Requirements: Please repeat the data from its start through the line holding "1455 centimetres", inclusive, with the requests included, shifting every number in the answers (the point coordinates and distances) up by 51.

===== Dataset rows

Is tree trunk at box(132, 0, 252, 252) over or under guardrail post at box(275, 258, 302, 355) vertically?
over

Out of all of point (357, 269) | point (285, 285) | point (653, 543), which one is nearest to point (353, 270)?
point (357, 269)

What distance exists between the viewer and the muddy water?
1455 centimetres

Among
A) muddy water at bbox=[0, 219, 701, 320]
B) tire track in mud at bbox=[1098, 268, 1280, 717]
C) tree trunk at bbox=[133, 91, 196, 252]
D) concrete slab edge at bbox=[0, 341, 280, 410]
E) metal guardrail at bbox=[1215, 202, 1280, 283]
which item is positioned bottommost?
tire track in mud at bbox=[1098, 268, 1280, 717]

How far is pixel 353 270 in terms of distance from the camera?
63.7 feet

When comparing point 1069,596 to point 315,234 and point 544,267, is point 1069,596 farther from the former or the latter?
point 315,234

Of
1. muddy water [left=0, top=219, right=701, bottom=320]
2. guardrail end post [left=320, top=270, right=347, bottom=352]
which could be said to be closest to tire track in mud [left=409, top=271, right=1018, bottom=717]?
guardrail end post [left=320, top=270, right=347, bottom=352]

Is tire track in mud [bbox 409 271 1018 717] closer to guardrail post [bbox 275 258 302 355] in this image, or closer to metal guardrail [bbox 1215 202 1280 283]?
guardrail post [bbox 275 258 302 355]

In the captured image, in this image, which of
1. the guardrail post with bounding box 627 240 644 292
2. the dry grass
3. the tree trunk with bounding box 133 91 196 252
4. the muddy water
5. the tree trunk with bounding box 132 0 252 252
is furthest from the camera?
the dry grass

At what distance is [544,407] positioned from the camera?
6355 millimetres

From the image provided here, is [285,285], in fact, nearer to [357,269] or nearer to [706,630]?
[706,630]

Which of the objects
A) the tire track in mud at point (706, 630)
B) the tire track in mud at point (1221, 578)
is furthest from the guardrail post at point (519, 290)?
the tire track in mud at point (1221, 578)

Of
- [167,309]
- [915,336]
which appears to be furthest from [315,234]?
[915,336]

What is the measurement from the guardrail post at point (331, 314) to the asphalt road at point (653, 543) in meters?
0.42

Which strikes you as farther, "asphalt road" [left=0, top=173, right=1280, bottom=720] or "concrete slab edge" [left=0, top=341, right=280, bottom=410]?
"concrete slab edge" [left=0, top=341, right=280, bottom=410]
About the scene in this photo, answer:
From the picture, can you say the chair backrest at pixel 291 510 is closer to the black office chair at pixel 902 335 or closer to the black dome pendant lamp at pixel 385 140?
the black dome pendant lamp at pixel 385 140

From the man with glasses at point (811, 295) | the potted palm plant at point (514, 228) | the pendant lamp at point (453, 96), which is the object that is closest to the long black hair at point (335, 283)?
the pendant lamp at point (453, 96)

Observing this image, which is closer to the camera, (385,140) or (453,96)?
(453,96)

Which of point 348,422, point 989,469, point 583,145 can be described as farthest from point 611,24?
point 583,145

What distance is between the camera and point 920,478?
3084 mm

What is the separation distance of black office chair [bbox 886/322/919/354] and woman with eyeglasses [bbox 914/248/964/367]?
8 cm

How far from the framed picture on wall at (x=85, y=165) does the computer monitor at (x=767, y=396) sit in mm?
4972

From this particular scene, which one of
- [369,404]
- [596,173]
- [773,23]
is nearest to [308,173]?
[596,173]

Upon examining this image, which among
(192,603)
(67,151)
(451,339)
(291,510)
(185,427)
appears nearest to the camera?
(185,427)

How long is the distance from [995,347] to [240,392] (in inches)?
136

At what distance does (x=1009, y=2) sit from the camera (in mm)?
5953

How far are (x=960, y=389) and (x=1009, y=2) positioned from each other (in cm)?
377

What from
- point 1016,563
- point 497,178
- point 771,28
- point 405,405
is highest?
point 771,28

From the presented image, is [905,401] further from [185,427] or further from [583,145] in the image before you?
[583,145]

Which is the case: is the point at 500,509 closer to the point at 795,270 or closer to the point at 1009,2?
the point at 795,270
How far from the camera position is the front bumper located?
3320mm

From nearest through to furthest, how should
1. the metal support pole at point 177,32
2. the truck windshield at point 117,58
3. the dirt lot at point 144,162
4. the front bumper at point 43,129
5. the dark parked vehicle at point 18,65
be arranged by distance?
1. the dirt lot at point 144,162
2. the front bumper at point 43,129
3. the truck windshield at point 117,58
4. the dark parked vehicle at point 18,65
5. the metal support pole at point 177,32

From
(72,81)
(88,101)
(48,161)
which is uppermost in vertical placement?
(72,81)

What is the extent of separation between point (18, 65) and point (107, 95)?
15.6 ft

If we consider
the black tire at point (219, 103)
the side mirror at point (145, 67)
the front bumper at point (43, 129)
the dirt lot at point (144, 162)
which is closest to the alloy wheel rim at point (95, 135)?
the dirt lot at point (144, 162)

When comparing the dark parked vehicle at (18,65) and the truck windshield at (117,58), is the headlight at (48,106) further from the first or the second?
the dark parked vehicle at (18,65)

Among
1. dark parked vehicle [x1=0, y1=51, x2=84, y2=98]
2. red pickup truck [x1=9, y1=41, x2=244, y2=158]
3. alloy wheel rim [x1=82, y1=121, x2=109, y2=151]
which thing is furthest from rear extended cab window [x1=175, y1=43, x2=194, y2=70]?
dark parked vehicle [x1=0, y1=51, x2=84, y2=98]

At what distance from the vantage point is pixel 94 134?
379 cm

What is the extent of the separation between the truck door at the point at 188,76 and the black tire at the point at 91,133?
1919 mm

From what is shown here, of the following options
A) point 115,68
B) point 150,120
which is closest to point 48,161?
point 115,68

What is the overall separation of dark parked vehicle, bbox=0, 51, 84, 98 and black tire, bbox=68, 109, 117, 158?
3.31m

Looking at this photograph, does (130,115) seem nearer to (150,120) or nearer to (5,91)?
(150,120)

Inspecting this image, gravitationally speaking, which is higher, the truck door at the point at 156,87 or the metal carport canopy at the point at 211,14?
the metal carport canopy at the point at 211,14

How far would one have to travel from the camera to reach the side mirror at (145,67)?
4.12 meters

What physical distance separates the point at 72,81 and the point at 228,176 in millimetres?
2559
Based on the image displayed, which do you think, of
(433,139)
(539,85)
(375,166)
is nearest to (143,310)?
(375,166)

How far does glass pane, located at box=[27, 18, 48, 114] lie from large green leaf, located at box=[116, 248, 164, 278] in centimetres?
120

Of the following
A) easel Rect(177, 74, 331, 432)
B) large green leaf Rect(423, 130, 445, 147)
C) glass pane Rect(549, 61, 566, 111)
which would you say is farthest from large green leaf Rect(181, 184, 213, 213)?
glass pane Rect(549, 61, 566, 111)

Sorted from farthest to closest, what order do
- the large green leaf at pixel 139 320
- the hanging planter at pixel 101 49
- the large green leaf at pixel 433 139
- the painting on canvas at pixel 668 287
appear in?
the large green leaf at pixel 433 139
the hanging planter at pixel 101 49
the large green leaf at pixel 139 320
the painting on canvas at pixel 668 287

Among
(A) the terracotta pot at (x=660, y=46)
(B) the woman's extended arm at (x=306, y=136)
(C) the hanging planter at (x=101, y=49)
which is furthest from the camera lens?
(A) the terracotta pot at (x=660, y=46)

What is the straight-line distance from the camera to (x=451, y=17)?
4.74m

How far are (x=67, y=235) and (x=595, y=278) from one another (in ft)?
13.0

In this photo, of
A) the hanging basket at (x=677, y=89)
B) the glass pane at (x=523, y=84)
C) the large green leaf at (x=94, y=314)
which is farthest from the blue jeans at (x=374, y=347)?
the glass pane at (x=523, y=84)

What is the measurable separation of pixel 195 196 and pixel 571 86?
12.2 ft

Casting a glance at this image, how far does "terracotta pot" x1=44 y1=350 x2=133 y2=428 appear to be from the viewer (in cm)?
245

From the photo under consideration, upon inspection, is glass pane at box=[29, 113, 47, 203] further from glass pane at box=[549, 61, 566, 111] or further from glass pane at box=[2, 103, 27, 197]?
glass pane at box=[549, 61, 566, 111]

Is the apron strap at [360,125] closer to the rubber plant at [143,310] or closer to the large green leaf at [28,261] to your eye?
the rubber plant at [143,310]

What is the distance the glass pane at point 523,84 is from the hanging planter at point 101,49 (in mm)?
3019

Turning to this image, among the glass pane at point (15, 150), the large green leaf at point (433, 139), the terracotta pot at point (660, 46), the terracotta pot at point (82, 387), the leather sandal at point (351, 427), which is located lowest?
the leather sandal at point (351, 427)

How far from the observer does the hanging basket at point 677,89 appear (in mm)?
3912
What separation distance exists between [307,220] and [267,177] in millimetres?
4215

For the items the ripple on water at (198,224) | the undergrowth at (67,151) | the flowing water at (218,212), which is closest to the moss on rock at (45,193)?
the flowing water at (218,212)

==========

Answer to this exercise:
Is tree trunk at box(132, 0, 252, 252) over or under guardrail post at box(275, 258, 302, 355) vertically?
over

Out of all of point (357, 269) | point (285, 285) | point (653, 543), which one is nearest to point (353, 270)?
point (408, 320)

What distance exists between the viewer and the muddy water?
1506 centimetres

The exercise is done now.